── Extrait du document ──
Le Royaume-Uni a annoncé qu’il allait accueillir mercredi et jeudi des militaires d’une trentaine de pays pour discuter de la formation d’une mission dirigée par le Royaume-Uni et la France afin de protéger la navigation dans le détroit d’Ormuz.
Il s’est dit confiant que « des progrès concrets puissent être accomplis ».
Ces discussions intervient dans la foulée de pourparlers sur ce détroit stratégique, ayant réuni vendredi à Paris plus de 40 pays sous la houlette du Premier ministre britannique Keir Starmer et du président français Emmanuel Macron.
Starmer a indiqué que la France et le Royaume-Uni dirigeraient une mission multinationale pour assurer la liberté de navigation dans le détroit « dès que les conditions le permettront ».
La Grande-Bretagne et la France ont insisté sur le fait que cette force serait exclusivement défensive et ne serait déployée qu’une fois la paix durable dans la région instaurée.
Les Etats-Unis et l’Iran, parties belligérantes, n’ont pas participé aux pourparlers.
Avant la réunion de Paris, Downing Street avait annoncé la tenue d’un sommet de planification militaire cette semaine, sans donner plus de précisions.
───
── Données fournies ──
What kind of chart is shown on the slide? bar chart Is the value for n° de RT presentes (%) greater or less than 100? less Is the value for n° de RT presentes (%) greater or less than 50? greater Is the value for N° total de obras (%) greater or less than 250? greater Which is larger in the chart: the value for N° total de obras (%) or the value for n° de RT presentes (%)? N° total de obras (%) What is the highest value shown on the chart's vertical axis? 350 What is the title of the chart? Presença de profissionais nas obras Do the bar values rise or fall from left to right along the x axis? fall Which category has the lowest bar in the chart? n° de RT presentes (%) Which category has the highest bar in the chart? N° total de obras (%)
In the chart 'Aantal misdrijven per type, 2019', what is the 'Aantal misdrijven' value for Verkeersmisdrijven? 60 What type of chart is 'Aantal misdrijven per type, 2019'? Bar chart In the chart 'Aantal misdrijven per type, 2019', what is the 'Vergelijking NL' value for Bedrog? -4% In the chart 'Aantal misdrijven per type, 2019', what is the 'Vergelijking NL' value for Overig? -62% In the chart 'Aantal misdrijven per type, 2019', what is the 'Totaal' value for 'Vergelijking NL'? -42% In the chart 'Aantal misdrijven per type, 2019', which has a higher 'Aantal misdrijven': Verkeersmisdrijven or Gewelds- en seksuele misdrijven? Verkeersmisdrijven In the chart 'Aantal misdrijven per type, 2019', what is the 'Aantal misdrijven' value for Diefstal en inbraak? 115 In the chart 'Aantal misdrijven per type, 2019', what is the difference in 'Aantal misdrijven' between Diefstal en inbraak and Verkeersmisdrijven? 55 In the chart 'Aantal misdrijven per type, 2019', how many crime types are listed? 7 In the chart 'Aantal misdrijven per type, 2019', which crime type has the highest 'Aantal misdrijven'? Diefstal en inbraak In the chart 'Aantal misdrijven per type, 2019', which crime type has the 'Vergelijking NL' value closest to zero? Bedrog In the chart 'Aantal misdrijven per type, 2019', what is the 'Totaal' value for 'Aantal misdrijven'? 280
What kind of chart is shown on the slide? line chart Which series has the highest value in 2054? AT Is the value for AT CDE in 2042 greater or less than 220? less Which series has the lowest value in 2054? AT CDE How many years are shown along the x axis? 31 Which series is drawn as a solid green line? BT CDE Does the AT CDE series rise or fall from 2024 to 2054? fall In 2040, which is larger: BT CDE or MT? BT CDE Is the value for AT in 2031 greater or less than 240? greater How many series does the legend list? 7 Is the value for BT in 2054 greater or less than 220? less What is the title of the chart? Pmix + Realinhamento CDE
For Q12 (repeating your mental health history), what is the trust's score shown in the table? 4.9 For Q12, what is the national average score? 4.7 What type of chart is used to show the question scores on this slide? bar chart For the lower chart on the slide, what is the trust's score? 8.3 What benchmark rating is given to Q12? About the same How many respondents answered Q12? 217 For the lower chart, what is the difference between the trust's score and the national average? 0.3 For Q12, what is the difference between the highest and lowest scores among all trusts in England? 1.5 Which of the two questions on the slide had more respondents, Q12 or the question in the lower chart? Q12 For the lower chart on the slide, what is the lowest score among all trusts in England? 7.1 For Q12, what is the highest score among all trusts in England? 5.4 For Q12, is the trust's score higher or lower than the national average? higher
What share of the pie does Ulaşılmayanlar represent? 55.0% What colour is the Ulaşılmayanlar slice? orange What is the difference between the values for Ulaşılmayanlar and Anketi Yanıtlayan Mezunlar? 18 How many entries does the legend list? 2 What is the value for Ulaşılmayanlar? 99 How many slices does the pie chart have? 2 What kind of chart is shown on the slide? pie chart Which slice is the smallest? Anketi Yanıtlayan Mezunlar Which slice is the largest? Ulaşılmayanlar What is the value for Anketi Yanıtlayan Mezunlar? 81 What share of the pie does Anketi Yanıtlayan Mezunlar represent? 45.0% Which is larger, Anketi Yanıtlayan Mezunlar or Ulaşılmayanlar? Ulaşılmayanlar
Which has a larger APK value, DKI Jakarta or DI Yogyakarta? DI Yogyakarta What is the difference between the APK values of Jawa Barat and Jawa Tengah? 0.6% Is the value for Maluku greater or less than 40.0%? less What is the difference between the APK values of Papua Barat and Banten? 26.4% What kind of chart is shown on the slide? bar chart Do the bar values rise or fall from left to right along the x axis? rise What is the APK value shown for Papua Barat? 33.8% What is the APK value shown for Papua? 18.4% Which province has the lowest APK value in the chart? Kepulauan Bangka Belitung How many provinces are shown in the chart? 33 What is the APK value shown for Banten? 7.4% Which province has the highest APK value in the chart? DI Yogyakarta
───
• **Consigne**:
D'après le texte sur le détroit d'Ormuz, quelles parties belligérantes n'ont pas participé aux pourparlers ?

• **Réponse**:
Les Etats-Unis et l'Iran.